В 1979 году я познакомился в Париже с режиссером Полом Моррисси. Он был одним из любимых учеников Уорхола. Я сгорал от желания поговорить с ним о Тине. И спросил его о ней. Моррисси медлил с ответом, словно рылся в памяти, перебирая былые катастрофы, яркие события и бесполезный хлам.

— А вы знали ее? — спросил он наконец, подняв брови.

— Знал немного, — лаконично ответил я.

И он начал говорить — без остановки, словно сам с собой.

— Напоследок она все пустила под откос. Знаете, она уже не могла без героина. Где-то возле Джейн-стрит жила компания наркоманов, которые поклонялись ей, как божеству. Я видел одну их церемонию, заснятую на пленку. Тина сидела на кровати и медленно раздевалась, а кругом на полу расселись парни и девки, напичканные героином. Ее одежда падала на пол, и эти уроды подбирали каждую вещь, словно фетиш.
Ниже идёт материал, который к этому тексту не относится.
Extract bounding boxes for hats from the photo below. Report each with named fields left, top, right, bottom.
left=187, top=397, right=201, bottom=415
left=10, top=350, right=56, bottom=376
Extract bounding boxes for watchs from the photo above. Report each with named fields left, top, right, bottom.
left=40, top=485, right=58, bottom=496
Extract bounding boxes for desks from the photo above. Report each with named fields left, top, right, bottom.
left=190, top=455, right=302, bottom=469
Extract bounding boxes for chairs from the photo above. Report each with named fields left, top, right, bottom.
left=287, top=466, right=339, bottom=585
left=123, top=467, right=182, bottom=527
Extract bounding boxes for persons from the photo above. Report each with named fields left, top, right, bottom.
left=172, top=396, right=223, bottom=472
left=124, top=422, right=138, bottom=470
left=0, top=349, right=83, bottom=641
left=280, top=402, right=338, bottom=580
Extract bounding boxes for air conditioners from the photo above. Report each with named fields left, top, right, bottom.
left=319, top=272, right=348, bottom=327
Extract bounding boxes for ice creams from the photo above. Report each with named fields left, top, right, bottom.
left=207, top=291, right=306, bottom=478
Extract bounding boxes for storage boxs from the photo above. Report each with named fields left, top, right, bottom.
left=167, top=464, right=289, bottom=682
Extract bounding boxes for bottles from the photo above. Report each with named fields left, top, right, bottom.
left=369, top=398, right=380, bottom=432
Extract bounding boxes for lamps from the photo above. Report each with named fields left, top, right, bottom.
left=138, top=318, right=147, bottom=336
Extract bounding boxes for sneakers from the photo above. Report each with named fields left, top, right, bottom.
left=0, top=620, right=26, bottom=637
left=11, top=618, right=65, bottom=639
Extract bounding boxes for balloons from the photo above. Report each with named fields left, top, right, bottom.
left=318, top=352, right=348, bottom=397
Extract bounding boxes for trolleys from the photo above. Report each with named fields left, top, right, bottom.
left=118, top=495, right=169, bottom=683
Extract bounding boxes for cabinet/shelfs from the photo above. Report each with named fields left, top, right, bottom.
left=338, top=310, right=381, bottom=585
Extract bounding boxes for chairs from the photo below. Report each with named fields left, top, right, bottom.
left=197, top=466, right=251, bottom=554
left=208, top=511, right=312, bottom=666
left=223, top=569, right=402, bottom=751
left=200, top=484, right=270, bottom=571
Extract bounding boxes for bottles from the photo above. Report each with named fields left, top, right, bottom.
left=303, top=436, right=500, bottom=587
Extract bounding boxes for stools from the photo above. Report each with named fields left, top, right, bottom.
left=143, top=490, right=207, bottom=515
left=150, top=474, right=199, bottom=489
Когда она осталась совсем голой, они стали трогать ее, шарили руками по ее телу — казалось, богиня отдается своим рабам. Один из них зачем-то раздавил у нее над головой пластиковый пакет с красной жидкостью. Она прекрасно знала, что ее снимают, ее глаза неотрывно смотрели в объектив, как будто искали кого-то по ту сторону пленки.

— Кого-то?

Моррисси неопределенно махнул рукой.

— Это самая большая тайна в мире. Никогда не знаешь, о чем думают люди, когда работает кинокамера.